@radekmieBy Radosław Miernik · Published on · Comment on Reddit
While working on my PhD, I had to implement an interpreter of the language we’re working on. At the very core of it are finite automata and finite state machines, as well as tons of operations on them. In practice, it’s a directed graph with operations on the edges (assignments, comparisons, etc.).
As I’m most familiar with JavaScript, I implemented the first of the interpreter version in it. It allowed me to have a working version rather fast; as a bonus, it works in the browser, so it’s much more accessible to other people. However, at some point, the performance was not good enough to work interactively.
Because of that, I decided to implement the same interpreter in a low-level language. As the automata definition was a simple JSON object, I decided to go with Rust I was already familiar with. Thanks to Serde, I had a 1-to-1 matching between the TypeScript and Rust structures within minutes.
In this text, I’ll focus on the performance of one operation that had problems in JavaScript – checking reachability. In the future, I plan to dive more into the whole project and what the rest of the code looks like.
Shall we?
We’ll need a couple of definitions first. An Automaton (graph) is a collection of Edges. Every Edge connects two Nodes with a label. It has only one, rather intuitive operation: add_edge. The exact representation of it is not relevant to the algorithm, so we can use whatever we find suitable.Example automaton.
There’s also State, which defines the state of the automaton we’re in. Most importantly, there’s the position of it, which points to one of the Nodes. It has one crucial operation – next_states – which is used to iterate over the following states, i.e., the states that can be reached from the current one. That means it has to check all of the edges that connect the position with other nodes and check whether it’s allowed in the current state.
An example usage of next_states is the dreaded is_reachable function, which checks, whether it’s possible to traverse the graph to a specified Node. It’s a recursive operation, potentially traversing the entire graph. In practice, it’s only a small subset of it, but it’s called very, very often.

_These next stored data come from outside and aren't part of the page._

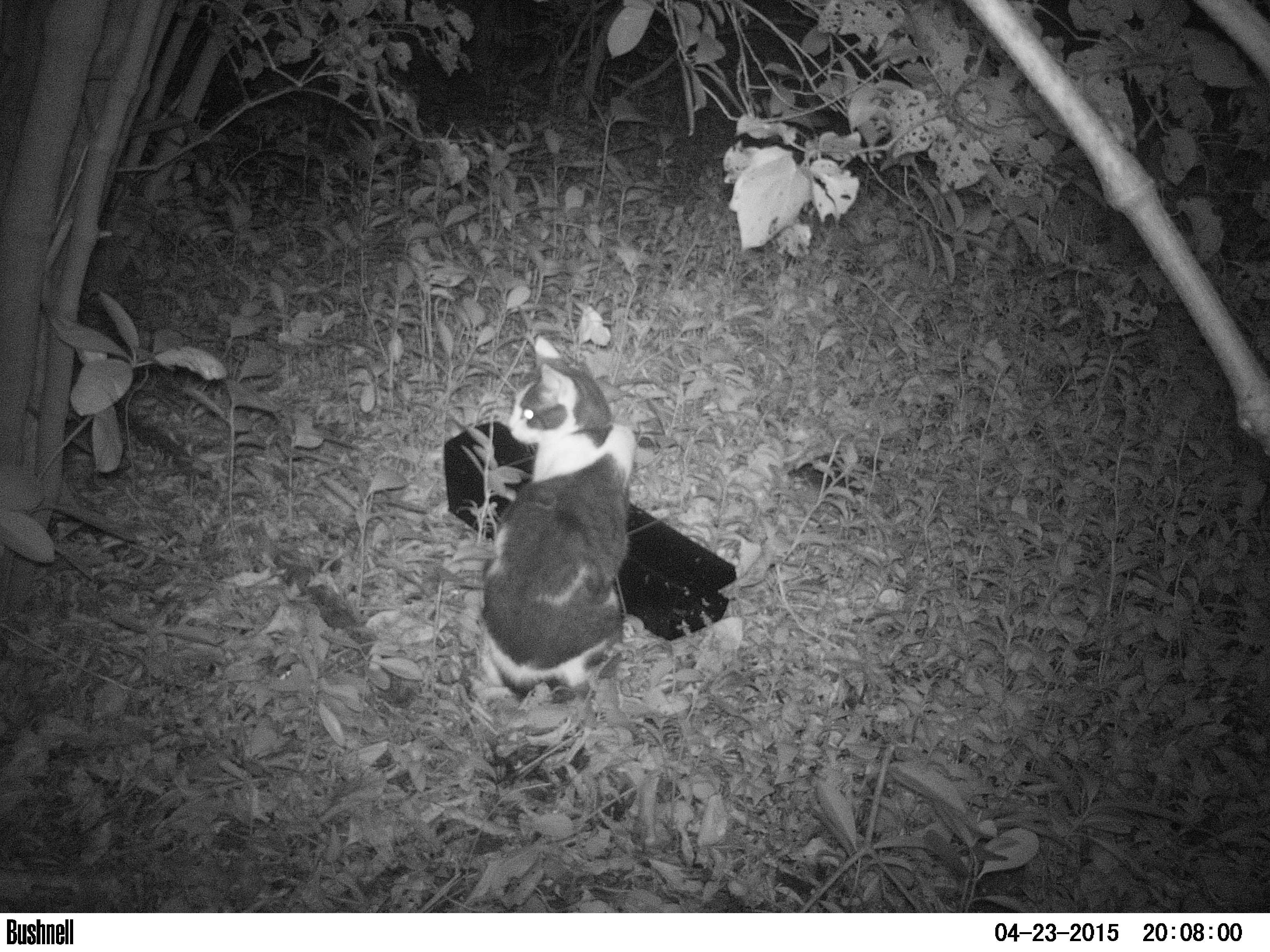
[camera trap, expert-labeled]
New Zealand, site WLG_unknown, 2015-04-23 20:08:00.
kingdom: Animalia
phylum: Chordata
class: Mammalia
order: Carnivora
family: Felidae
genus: Felis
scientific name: Felis catus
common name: domestic cat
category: cat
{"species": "cat (domestic cat) (Felis catus)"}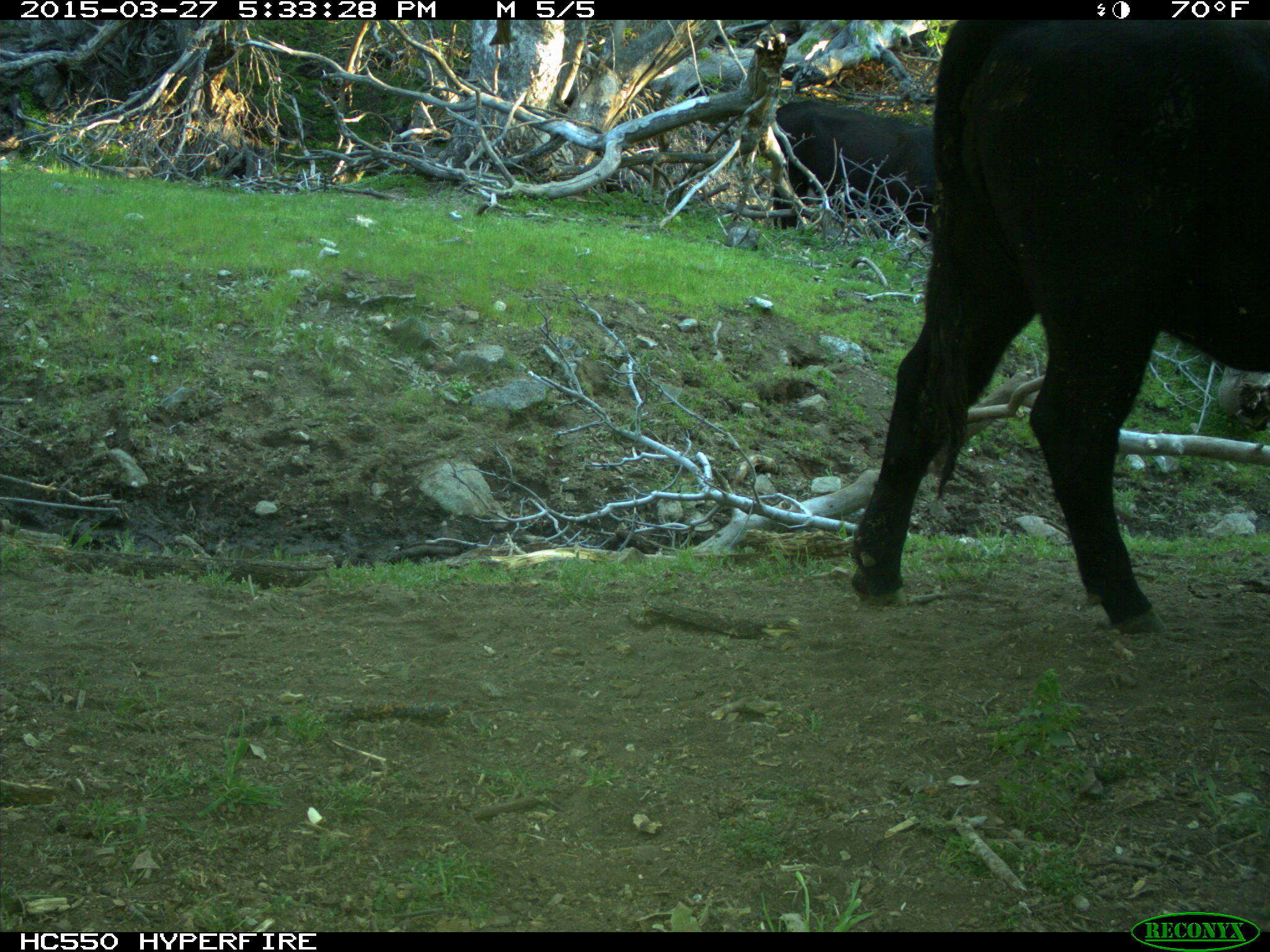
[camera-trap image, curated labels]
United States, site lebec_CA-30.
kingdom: Animalia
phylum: Chordata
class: Mammalia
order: Artiodactyla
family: Bovidae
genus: Bos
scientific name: Bos taurus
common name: domestic cow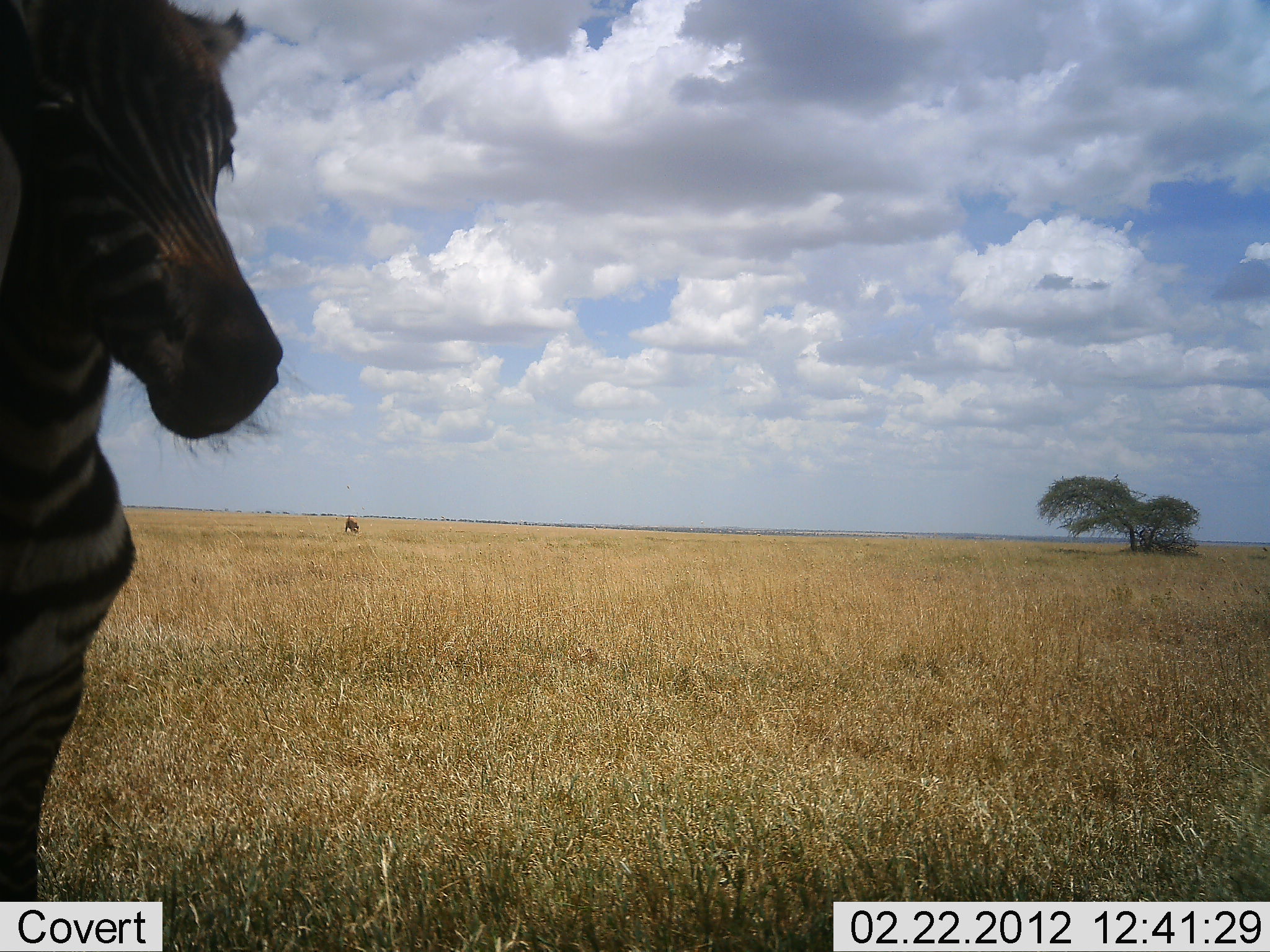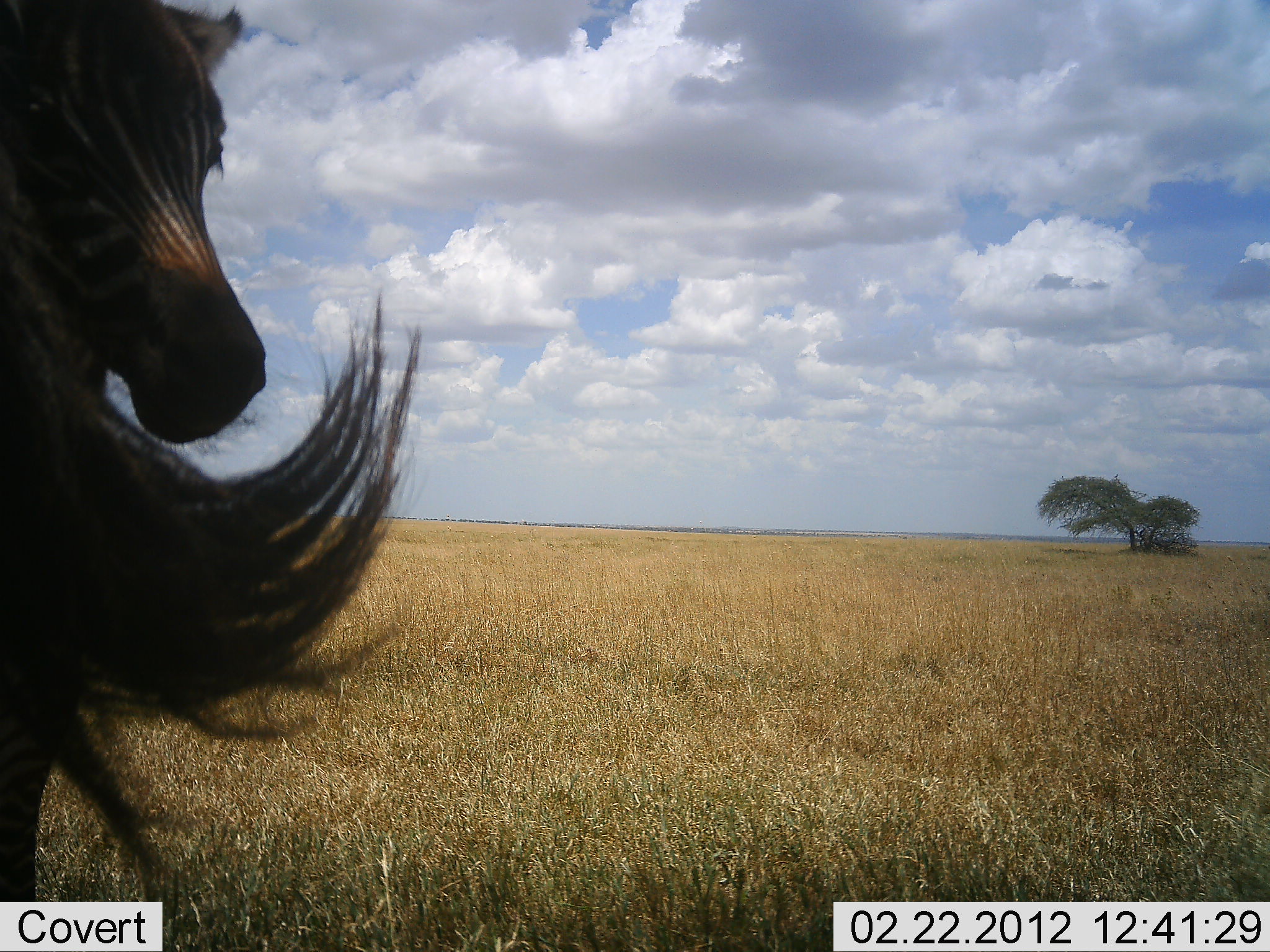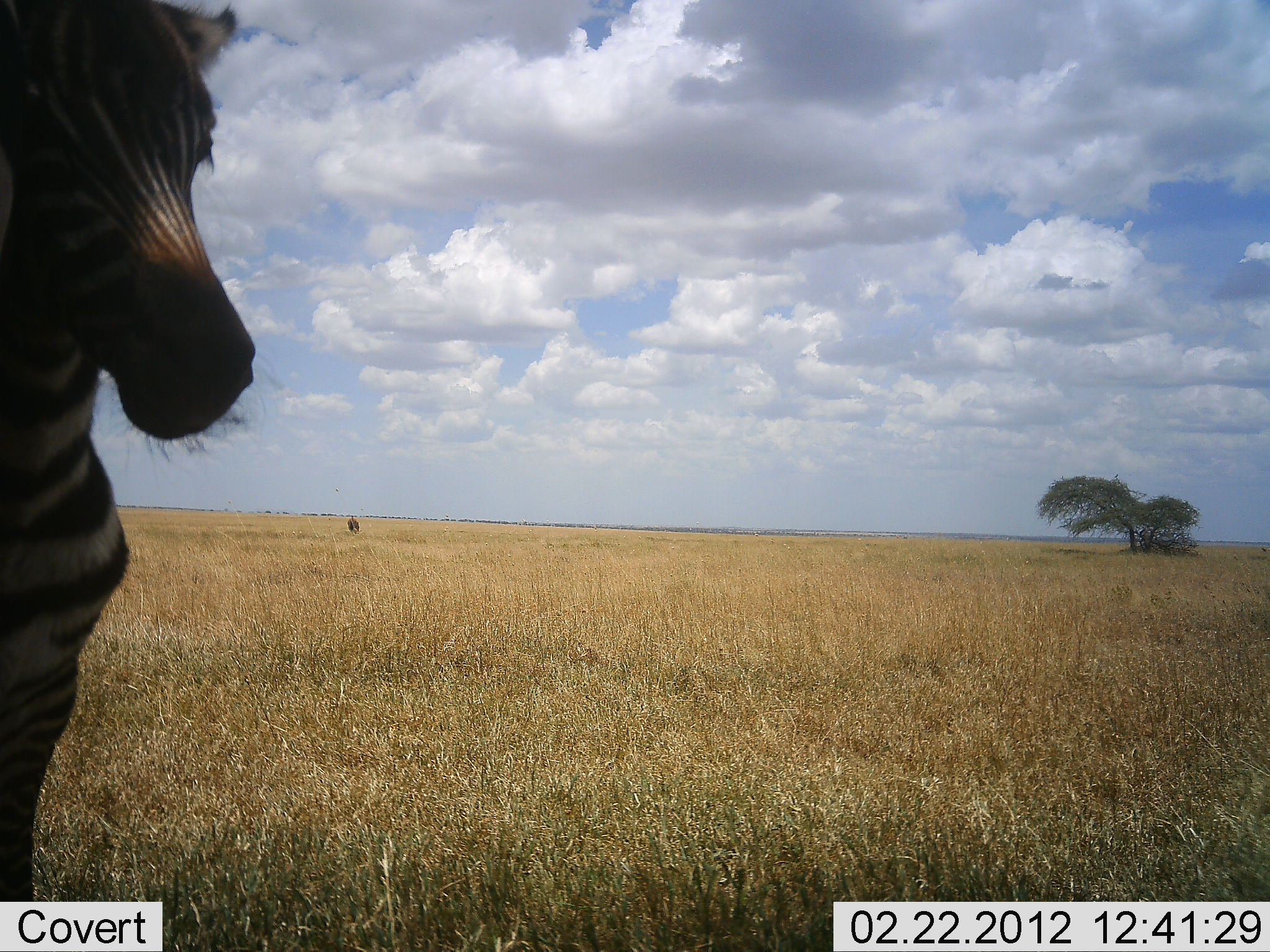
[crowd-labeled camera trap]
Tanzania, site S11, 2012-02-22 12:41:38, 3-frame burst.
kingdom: Animalia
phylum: Chordata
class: Mammalia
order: Perissodactyla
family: Equidae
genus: Equus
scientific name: Equus quagga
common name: plains zebra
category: zebra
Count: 1.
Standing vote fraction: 95%.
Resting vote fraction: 0%.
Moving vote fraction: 0%.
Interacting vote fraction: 5%.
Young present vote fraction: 0%.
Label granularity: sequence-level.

Let’s get to coding and basic type definitions. They’re the same for all versions so I won’t duplicate them in each. It’s a simplified version, but enough for the rest of the examples to run.
// `pub` means this type can be imported in other modules. The module
// system in Rust is slightly different, but think of it as of `export`
// in JavaScript.
// There's no information stored in the node, so a number is enough.
pub type Node = usize;
// Directed pair of nodes.
// A state of the automaton. In reality, there's much more data here.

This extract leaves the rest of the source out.